Oh hey ladies, I almost didn't see you there, sitting behind me while I worked my 'ceps. I'm actually on the way to the gym, but you know what they say—Why sit when you can get ripped? Yes of course they say that, don't you read. Heh. Babes, man. Good to look at, not much goin' on between the eyes.
Before you start thinking I'm just about looks, you know, maybe "Well Craig is just so ripped, he must be quite dull, mustn't he?" To which I say, "Look babe, this isn't Breakfast at Tiffany's, this America. This is the M train.
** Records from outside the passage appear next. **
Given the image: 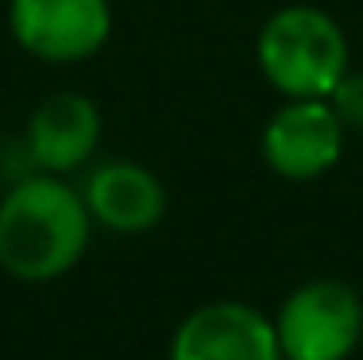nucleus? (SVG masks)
I'll return each mask as SVG.
<instances>
[{
	"instance_id": "nucleus-9",
	"label": "nucleus",
	"mask_w": 363,
	"mask_h": 360,
	"mask_svg": "<svg viewBox=\"0 0 363 360\" xmlns=\"http://www.w3.org/2000/svg\"><path fill=\"white\" fill-rule=\"evenodd\" d=\"M325 101L333 105V113L344 124V132H348V136H363V70L352 66V70L336 82V89L328 93Z\"/></svg>"
},
{
	"instance_id": "nucleus-7",
	"label": "nucleus",
	"mask_w": 363,
	"mask_h": 360,
	"mask_svg": "<svg viewBox=\"0 0 363 360\" xmlns=\"http://www.w3.org/2000/svg\"><path fill=\"white\" fill-rule=\"evenodd\" d=\"M105 120L93 97L77 89L47 93L28 116V156L43 175H74L97 156Z\"/></svg>"
},
{
	"instance_id": "nucleus-1",
	"label": "nucleus",
	"mask_w": 363,
	"mask_h": 360,
	"mask_svg": "<svg viewBox=\"0 0 363 360\" xmlns=\"http://www.w3.org/2000/svg\"><path fill=\"white\" fill-rule=\"evenodd\" d=\"M93 217L82 190L58 175H23L0 198V271L20 283H55L82 263Z\"/></svg>"
},
{
	"instance_id": "nucleus-6",
	"label": "nucleus",
	"mask_w": 363,
	"mask_h": 360,
	"mask_svg": "<svg viewBox=\"0 0 363 360\" xmlns=\"http://www.w3.org/2000/svg\"><path fill=\"white\" fill-rule=\"evenodd\" d=\"M170 360H282L274 322L236 298L205 302L178 322Z\"/></svg>"
},
{
	"instance_id": "nucleus-2",
	"label": "nucleus",
	"mask_w": 363,
	"mask_h": 360,
	"mask_svg": "<svg viewBox=\"0 0 363 360\" xmlns=\"http://www.w3.org/2000/svg\"><path fill=\"white\" fill-rule=\"evenodd\" d=\"M255 66L282 101H325L352 70V47L333 12L294 0L263 20Z\"/></svg>"
},
{
	"instance_id": "nucleus-3",
	"label": "nucleus",
	"mask_w": 363,
	"mask_h": 360,
	"mask_svg": "<svg viewBox=\"0 0 363 360\" xmlns=\"http://www.w3.org/2000/svg\"><path fill=\"white\" fill-rule=\"evenodd\" d=\"M282 360H348L363 341V298L344 279L294 287L274 318Z\"/></svg>"
},
{
	"instance_id": "nucleus-5",
	"label": "nucleus",
	"mask_w": 363,
	"mask_h": 360,
	"mask_svg": "<svg viewBox=\"0 0 363 360\" xmlns=\"http://www.w3.org/2000/svg\"><path fill=\"white\" fill-rule=\"evenodd\" d=\"M348 132L328 101H282L259 132L267 170L286 182H313L340 163Z\"/></svg>"
},
{
	"instance_id": "nucleus-8",
	"label": "nucleus",
	"mask_w": 363,
	"mask_h": 360,
	"mask_svg": "<svg viewBox=\"0 0 363 360\" xmlns=\"http://www.w3.org/2000/svg\"><path fill=\"white\" fill-rule=\"evenodd\" d=\"M82 202L93 225L120 236L151 233L167 217V186L135 159H105L82 178Z\"/></svg>"
},
{
	"instance_id": "nucleus-4",
	"label": "nucleus",
	"mask_w": 363,
	"mask_h": 360,
	"mask_svg": "<svg viewBox=\"0 0 363 360\" xmlns=\"http://www.w3.org/2000/svg\"><path fill=\"white\" fill-rule=\"evenodd\" d=\"M8 36L47 66L93 58L112 36L108 0H8Z\"/></svg>"
}]
</instances>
Let's drop the "mustn't" and the "darns" and "golly-gees." But just because I'm a man who doesn't have time for flowery crap doesn't mean I'm not educated—you see my bag? DK—that stands for "Dorling Kindersley." I don't know what the fuck that is, but sounds British. Anyway some broad left it at my house last week after I finished rubbin' her down with my favorite Green Apple Edible Massage Oil. It's perfect for carrying my Muscle Milk and yeast flakes, so I hid it under the bed while she was in the shower.
So look, I got another 45 reps to go and I'm 'bout to blast some jams but listen, I was wondering, maybe you want to work out with me sometime. You just lay on down on the seat there, rest your face right down in the molded plastic, and I'll let my hands and the edible massage oil do the talkin'. Give a new meaning to "straphanger," if you catch my drift. You do. Cool, man, cool. This your stop? Really? I thought you said...OK well Thursday, then, right here. It's going to be the ride of your life. I might even take my shades off.